邵衡看着那卷新约,低声道:“从今日起,白水便不是沈公旧部那一套了。”
李明昭道:“是。”
邵衡眼底有复杂,也有释然。
乌娘站起身:“我还是不喜欢你这账。”
李明昭道:“我也不求你喜欢。”
“但能做。”乌娘说,“至少比空口说义气强。”
陆沉舟笑道:“乌娘也会夸人?”
“你听错了。”
秦照微把药耗册收好,淡淡道:“有约,总比靠良心稳。”
黄照看着新约封入匣中,沉声道:“盐户若被利用,我会翻脸。”
李明昭道:“所以让你签。”
他怔了一下。
她继续道:“你签了,便有资格翻脸。
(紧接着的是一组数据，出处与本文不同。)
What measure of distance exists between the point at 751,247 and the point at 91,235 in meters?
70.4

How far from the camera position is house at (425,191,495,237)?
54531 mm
”
黄照没再说话。
天色渐晚,众人陆续离开。
李明昭独自留在账房。
案上还有墨迹未干,窗外医棚药香飘进来,混着粮仓的米味、雨后的泥味,还有远处水路上的潮气。
白水新约,不会让这些人立刻忠心。
邵衡仍担心规矩太新,会动摇旧部。
陆沉舟仍像随时会离开。
黄照信盐户多过信她。
秦照微只认病人。
乌娘更不可能把黑水湾真心交出来。
女工坊的人也还怯弱,只是刚刚学会按下自己的手印。
没有人完全满意。
也没有人完全忠心。
可这正是李明昭要的开始。
白水不能靠感恩运转。
感恩会淡。
旧情会散。
忠心会被钱、命、恐惧和年月磨损。
只有让每个人都知道自己能得到什么,必须承担什么,背叛会失去什么,白水才可能在风浪里多撑一日。
她从匣中取出父母留下的金符,看了一眼。
白水三仓最初是父母留给她的暗仓。
粮仓,药仓,契仓。
藏着粮、药、船、债和最后的活路。
可今日之后,它不再只是遗产。
它开始变成一个组织。
一个用利益、规矩和共同风险绑起来的东西。
还小。
还粗糙。
还随时可能被人撕裂。
但它不再只靠沈确的旧名,也不再只靠一枚金符。
它开始有自己的约。
李明昭把金符收回,又将白水新约压在总账最上层。
然后,她在旁边写下一行:
旧仓今日始为新白水。
门外,静娘去而复返。
她站在门边,小声道:“少夫人。”
李明昭抬头。
静娘把一只新缝的香囊放在案上。
“女工坊送的。不是贵人香,是避虫的。”
李明昭看着那只粗布香囊。
针脚很细。
香气很淡。
她收下。
“记账了吗?”
静娘点头。
“记了。女工坊赠白水新约第一只香囊,不折粮。”
李明昭终于笑了一下。
“好。”
静娘离开后,屋里重新安静。
李明昭坐在灯下,听见远处水声。
她知道,真正的难处还在后面。
可今夜,白水终于不再只是一堆被动守着的暗仓。
它开始有船、有路、有药、有工、有盐户、有逃女、有灰路,也有能约束这些人的第一张网。